I hear screaming and pounding at night. This place gives me the creeps and I question why I'm here. The cry and moaning of patients here is just horrible and I know that the reason why they're in here is because society thought that that they could not live side by side next to us. For me to be here is like a decision I think I should never have done. But from what I could see from electroshock therapy, X-Rays and other painful and terrible treatment that it looks like that this is the end of the line for many people. No one can imagine a place like this, what kind of a place is this exactly? Only one word can describe this place, home. But honestly who can call a sanitarium home?
Living in a sanitarium is horrible and bone chilling. Death is either in the air or everywhere. Gravestones litter the cemetery as thousands upon thousands were buried there and soon I knew that I was going to die from either going insane or disease. My cell that I was locked up in was cold, dark and it felt like that life for me shall never be the same. Sanitariums are living nightmares as I walk the hallways towards the cafeteria to eat lunch I see 4-9 year olds living in these cage/crib type of things when really they should be able to be able to walk by themselves by now. Another thing I noticed was there were only 2 people taking care of children and I counted 50 Children being taken care of by 2 people! To me this was a true thing that should not be but I remembered that society thought that these people could not live side by side with them. After lunch I went back up to my room on my way up I hear nothing but the sounds of coughing from people suffering tuberculosis, people talking to each other and the sound of the occasional hearse leaving. I looked out towards the sign near the main entrance. The sign said Waverly Hills Sanitarium but honestly I would've changed the name to "Die anyway you could".

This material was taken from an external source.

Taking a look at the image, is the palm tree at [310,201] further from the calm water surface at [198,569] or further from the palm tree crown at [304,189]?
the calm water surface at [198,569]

Isolation is one of the many things you shall experience here but if the disease is not gonna kill you then the doctors will. Treatment was terrible from electroshock therapy to baths in cold water to calm the mental down. I'm 60 years old now and I knew that my Tuberculosis shall catch up to me and so as my final years slipped by
I looked back upon my life and thought to myself my time is up what shall happen to me I don't know.
The next day on April 1st 1914 he died. He was body was put inside a coffin and then next his coffin was put on top of a cart and rolled down the 400 feet of concrete that was the death tunnel the last stop for many helpless souls that realized that disease took everything from them.